The launch includes Accenture’s announcement of several new Cyber Future Centers around the world focused on GenAI and security, including a new US center in Washington, D.C. It said each center will employ more than 100 experts.
To safeguard the adoption of GenAI, Accenture is unveiling its Secure AI Solutions offering, focused on enabling organizations to mitigate the risks of data exposure and address vulnerabilities in AI models so organizations can adopt new technologies. To avail benefits safely.
For example, according to Dail Sin, Accenture will now offer a GenAI security diagnostic tool that it previously piloted internally for its own use.

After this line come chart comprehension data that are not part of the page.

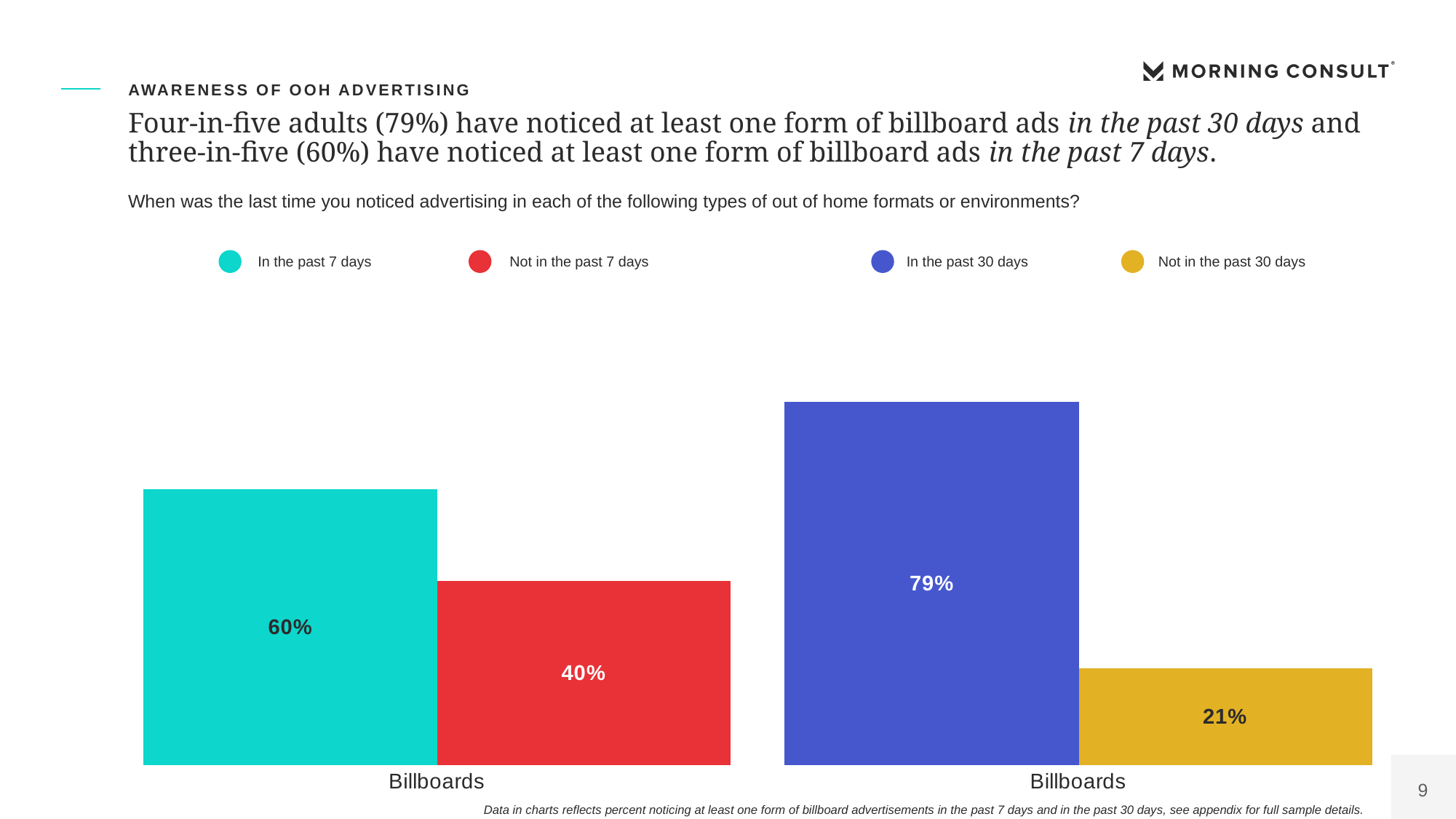
How many entries does the legend list? 4 In the left chart, what is the value for 'Not in the past 7 days' for Billboards? 40% In the right chart, what is the difference between 'In the past 30 days' and 'Not in the past 30 days'? 58% In the left chart, what percentage of adults noticed billboard ads in the past 7 days? 60% Across both charts, which series has the highest value? In the past 30 days In the right chart, what percentage of adults noticed billboard ads in the past 30 days? 79% What type of chart is shown on the slide? Bar chart Across both charts, which series has the lowest value? Not in the past 30 days In the right chart, what is the value for 'Not in the past 30 days' for Billboards? 21% In the left chart, what is the difference between 'In the past 7 days' and 'Not in the past 7 days'? 20% What colour is the bar for 'In the past 30 days' in the right chart? Blue Which is larger: the 'In the past 7 days' value in the left chart or the 'In the past 30 days' value in the right chart? In the past 30 days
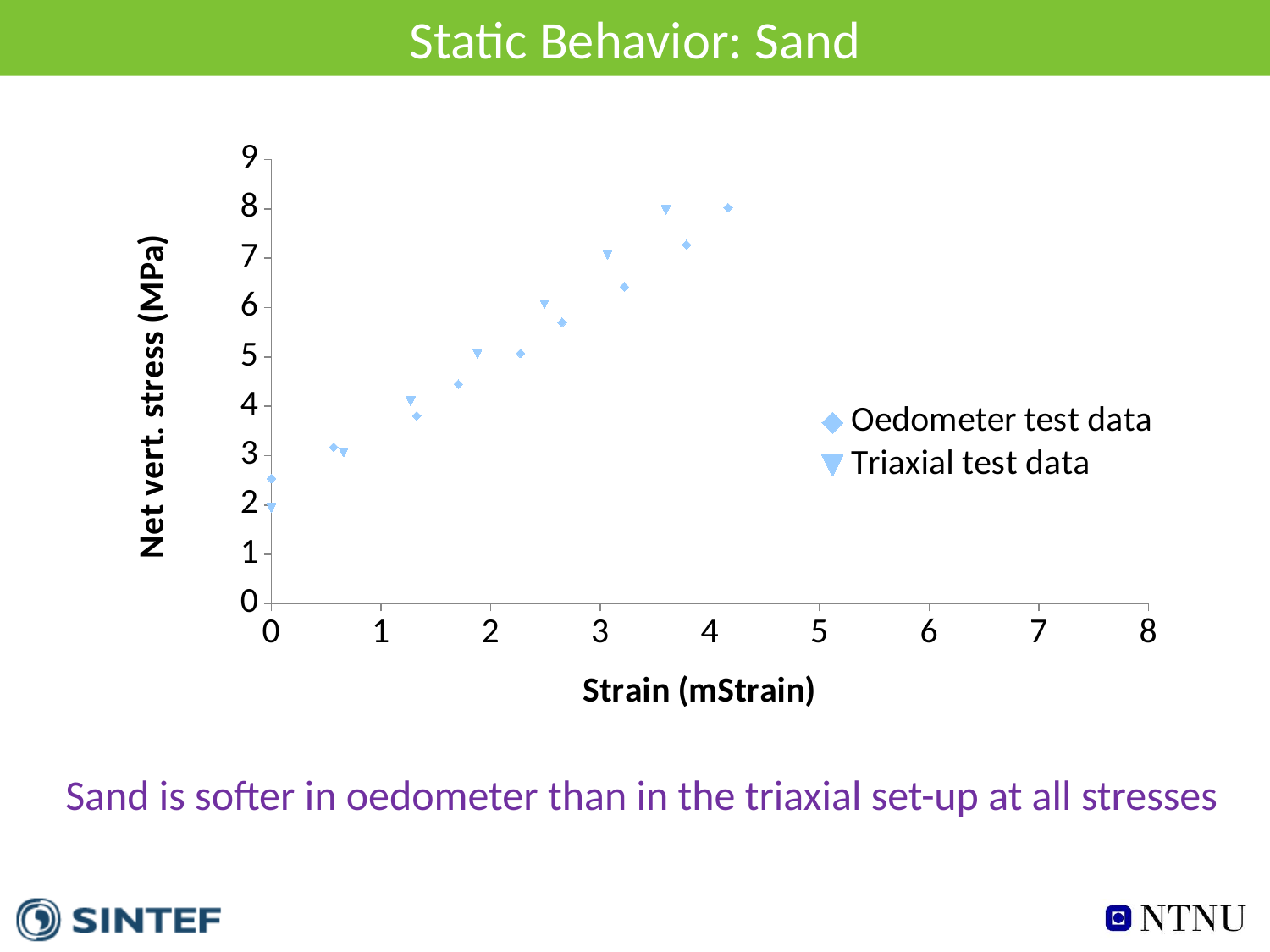
What kind of chart is shown on the slide? scatter chart Does the net vertical stress rise or fall as strain increases for the Oedometer test data? rise What is the label of the y axis? Net vert. stress (MPa) Does the net vertical stress rise or fall as strain increases for the Triaxial test data? rise Is the largest strain plotted for the Oedometer test data greater or less than 5 mStrain? less At a strain of 0, which series shows the higher net vertical stress, Oedometer test data or Triaxial test data? Oedometer test data How many series does the legend list? 2 Is the highest net vertical stress plotted for either series greater or less than 9 MPa? less What are the two series named in the legend? Oedometer test data and Triaxial test data Is the largest strain reached by the Triaxial test data greater or less than 4 mStrain? less Which series reaches a net vertical stress of about 8 MPa at the lower strain, Oedometer test data or Triaxial test data? Triaxial test data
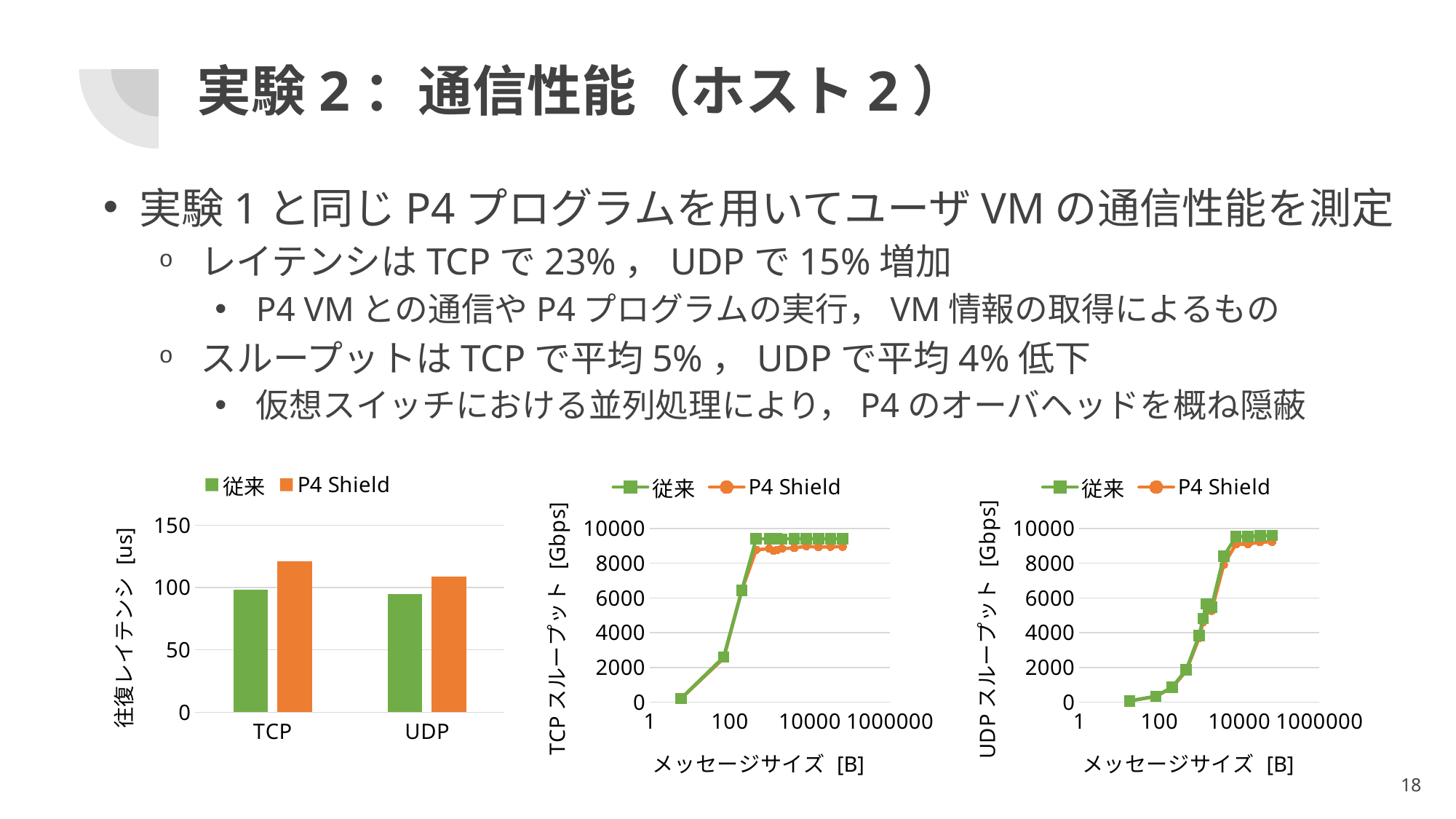
In the leftmost chart (往復レイテンシ), is the P4 Shield value for TCP greater or less than 100? greater How many categories are shown on the x axis of the leftmost chart (往復レイテンシ)? 2 In the rightmost chart (UDP スループット), is the 従来 value at the largest message size greater or less than 8000? greater What is the x-axis label of the rightmost chart (UDP スループット)? メッセージサイズ [B] What kind of chart is the middle chart (TCP スループット)? line chart What kind of chart is the leftmost chart (往復レイテンシ)? bar chart In the leftmost chart (往復レイテンシ), which series has the larger value for TCP, 従来 or P4 Shield? P4 Shield In the middle chart (TCP スループット), do the values rise or fall as message size increases along the x axis? rise How many series does the legend of the rightmost chart (UDP スループット) list? 2 In the leftmost chart (往復レイテンシ), is the 従来 value for UDP greater or less than 100? less How many series does the legend of the leftmost chart (往復レイテンシ) list? 2 In the leftmost chart (往復レイテンシ), which category has the higher P4 Shield bar, TCP or UDP? TCP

The tool’s capabilities include identifying vulnerable data lakes and unauthenticated fundamental models, he said, while also providing the ability to shield fundamental models from rapid injection attacks using an approach similar to an “AI firewall.”
To protect against AI-powered attacks, Accenture’s new services will include protection capabilities against deepfakes, which are increasingly being used for phishing and social engineering.
Key components will include a service co-engineered with deepfake detection startup Reality Defender, which Accenture has backed as an investor. “I believe there is nothing available yet on the market” that is comparable, Dal Sin said.
Meanwhile, Accenture is also enhancing its existing cybersecurity services using GenAI, including its managed detection and response (MDR) offering.
According to Del Sin, the company’s security teams are taking advantage of AI assistants that can better collect and analyze threat intelligence, ultimately significantly improving risk correlation.
Using these capabilities, he said, “there has been a material improvement in the effectiveness” of providing MDR to customers.
Another example is on identity security, where Accenture has developed an agent that can dramatically improve the speed of user provisioning and access control, Del Sin said.
“It’s something we’ve never seen before, because it was a very people-centric service,” he said.